--- WRITTEN INSTRUCTION ---
Pick out each line in the material below that contains the word "image", and copy those lines.

--- TASK DATA ---

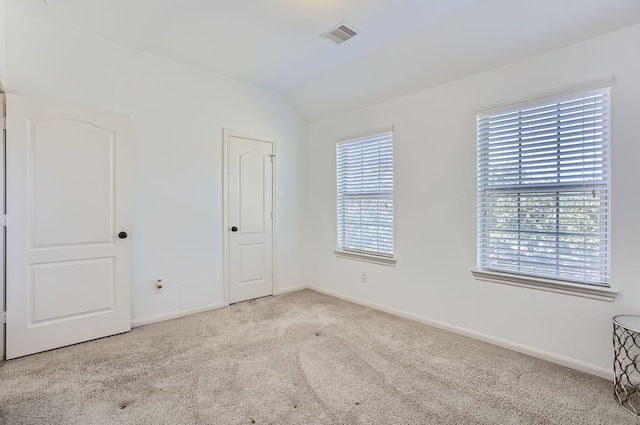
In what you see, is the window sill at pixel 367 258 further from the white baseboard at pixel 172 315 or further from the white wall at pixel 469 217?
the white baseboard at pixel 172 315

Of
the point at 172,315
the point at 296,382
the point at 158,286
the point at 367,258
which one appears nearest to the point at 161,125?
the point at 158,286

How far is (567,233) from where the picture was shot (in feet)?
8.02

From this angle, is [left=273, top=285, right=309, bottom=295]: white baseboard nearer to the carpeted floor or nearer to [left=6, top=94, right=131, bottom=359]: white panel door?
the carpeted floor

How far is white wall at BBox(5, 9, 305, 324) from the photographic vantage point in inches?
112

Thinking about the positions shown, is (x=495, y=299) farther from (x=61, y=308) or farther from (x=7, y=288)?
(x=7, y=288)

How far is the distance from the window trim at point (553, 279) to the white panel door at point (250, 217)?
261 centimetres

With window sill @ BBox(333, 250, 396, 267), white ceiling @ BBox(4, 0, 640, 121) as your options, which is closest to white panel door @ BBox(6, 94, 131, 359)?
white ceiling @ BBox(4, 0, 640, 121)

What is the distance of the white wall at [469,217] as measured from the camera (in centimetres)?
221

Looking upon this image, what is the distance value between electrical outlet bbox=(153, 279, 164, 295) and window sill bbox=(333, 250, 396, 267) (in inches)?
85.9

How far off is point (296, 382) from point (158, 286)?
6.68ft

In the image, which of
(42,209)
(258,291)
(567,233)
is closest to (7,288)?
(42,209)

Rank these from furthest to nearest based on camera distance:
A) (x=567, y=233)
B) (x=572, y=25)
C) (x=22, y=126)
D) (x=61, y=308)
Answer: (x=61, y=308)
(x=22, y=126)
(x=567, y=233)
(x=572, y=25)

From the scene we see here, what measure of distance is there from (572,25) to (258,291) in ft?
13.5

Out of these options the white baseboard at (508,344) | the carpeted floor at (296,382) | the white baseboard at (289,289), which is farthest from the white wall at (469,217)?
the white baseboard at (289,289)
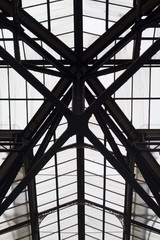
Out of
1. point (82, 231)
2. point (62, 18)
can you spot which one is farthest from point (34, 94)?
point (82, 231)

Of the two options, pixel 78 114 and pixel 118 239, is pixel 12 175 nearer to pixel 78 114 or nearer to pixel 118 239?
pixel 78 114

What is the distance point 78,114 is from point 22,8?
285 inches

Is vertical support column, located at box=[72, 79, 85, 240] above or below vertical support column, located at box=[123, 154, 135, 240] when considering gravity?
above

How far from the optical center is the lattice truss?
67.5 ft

...

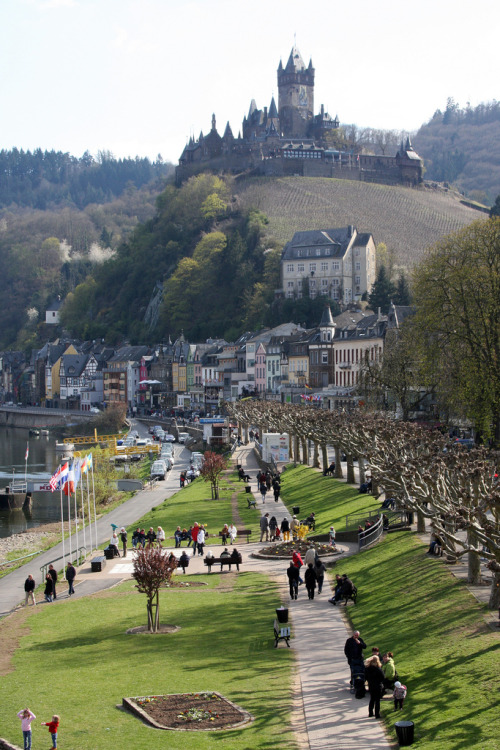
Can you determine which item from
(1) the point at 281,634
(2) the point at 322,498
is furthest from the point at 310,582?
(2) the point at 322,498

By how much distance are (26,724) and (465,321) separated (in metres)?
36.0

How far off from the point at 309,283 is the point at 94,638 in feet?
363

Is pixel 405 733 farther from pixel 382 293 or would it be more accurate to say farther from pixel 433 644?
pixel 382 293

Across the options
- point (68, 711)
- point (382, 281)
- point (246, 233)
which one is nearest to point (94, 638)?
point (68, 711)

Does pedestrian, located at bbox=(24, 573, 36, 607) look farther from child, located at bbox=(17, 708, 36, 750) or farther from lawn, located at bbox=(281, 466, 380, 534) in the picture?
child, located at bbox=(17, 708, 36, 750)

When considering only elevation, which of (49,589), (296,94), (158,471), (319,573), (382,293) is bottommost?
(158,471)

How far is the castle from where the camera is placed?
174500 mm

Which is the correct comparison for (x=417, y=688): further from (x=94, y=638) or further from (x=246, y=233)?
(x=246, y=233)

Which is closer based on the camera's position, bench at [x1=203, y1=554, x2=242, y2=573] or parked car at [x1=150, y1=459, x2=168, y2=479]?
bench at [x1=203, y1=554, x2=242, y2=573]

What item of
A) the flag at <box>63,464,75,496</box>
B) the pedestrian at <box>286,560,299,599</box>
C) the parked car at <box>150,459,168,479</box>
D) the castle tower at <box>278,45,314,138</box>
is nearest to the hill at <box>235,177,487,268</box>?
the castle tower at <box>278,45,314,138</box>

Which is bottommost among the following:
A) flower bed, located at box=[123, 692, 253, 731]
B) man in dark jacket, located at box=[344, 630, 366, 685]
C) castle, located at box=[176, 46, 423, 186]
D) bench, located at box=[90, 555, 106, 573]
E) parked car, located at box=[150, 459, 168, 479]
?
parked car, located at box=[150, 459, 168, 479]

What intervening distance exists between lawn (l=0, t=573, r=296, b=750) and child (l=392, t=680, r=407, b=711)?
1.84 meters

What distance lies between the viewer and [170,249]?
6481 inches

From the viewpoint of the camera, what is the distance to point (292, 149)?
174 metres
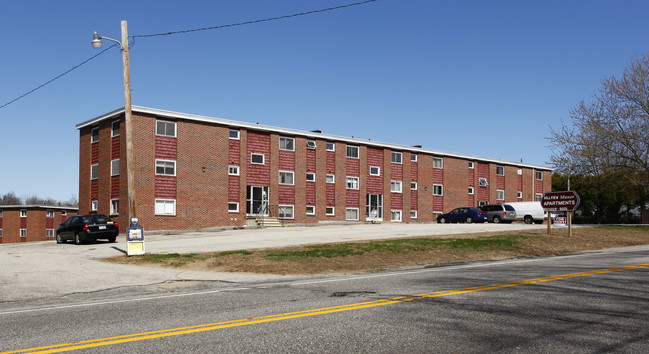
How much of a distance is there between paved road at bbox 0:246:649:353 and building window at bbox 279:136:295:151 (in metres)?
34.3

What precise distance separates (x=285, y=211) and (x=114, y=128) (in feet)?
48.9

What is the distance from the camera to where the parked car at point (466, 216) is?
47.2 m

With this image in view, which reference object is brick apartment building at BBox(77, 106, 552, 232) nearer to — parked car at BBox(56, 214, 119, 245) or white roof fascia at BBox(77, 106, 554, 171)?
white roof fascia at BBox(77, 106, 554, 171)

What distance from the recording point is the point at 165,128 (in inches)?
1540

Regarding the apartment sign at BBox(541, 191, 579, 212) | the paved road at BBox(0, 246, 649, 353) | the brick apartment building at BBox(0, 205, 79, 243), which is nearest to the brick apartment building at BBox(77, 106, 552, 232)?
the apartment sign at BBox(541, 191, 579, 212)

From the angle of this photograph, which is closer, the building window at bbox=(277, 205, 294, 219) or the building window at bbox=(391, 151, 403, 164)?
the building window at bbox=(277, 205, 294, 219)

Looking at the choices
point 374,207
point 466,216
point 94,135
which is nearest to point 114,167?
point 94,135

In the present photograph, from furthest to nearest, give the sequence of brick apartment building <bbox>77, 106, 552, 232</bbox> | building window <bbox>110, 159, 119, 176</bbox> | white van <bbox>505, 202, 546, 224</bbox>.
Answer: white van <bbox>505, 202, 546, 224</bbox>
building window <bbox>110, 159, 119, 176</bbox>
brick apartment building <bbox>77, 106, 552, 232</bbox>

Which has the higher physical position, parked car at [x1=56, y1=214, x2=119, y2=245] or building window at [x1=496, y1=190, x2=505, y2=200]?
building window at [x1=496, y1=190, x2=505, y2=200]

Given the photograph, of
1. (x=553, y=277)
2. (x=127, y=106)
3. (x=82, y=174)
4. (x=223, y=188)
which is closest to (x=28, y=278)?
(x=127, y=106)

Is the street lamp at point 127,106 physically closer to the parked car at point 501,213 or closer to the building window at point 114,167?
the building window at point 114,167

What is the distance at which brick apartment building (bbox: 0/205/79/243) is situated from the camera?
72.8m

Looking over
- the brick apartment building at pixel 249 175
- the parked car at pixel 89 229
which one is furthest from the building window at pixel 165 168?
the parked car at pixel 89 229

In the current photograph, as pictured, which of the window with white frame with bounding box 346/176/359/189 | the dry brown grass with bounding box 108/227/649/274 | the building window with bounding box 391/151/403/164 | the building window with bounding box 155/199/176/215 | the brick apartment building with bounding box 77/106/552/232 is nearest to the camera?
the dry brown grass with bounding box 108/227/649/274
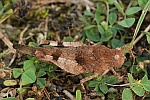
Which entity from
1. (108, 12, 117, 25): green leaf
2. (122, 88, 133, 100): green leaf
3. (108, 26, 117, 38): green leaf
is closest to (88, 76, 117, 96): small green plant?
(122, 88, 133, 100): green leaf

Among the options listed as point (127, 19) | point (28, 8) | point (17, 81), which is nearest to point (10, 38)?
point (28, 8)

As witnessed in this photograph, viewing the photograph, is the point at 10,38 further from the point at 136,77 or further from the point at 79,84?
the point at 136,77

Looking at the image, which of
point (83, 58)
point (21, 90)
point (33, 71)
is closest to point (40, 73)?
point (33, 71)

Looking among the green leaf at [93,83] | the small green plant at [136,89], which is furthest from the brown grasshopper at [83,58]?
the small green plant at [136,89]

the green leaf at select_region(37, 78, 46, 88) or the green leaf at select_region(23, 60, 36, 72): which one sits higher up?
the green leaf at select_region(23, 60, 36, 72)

--- SOLUTION TO THIS PROBLEM ---
Looking upon this image, what is the distance value between electrical outlet bbox=(153, 279, 164, 295) and window sill bbox=(333, 250, 396, 267) (in inches)?
In the image, which of
With this image in view, which reference object is brick apartment building at BBox(77, 106, 552, 232) nearer to — parked car at BBox(56, 214, 119, 245) or white roof fascia at BBox(77, 106, 554, 171)?
Looking at the image, which of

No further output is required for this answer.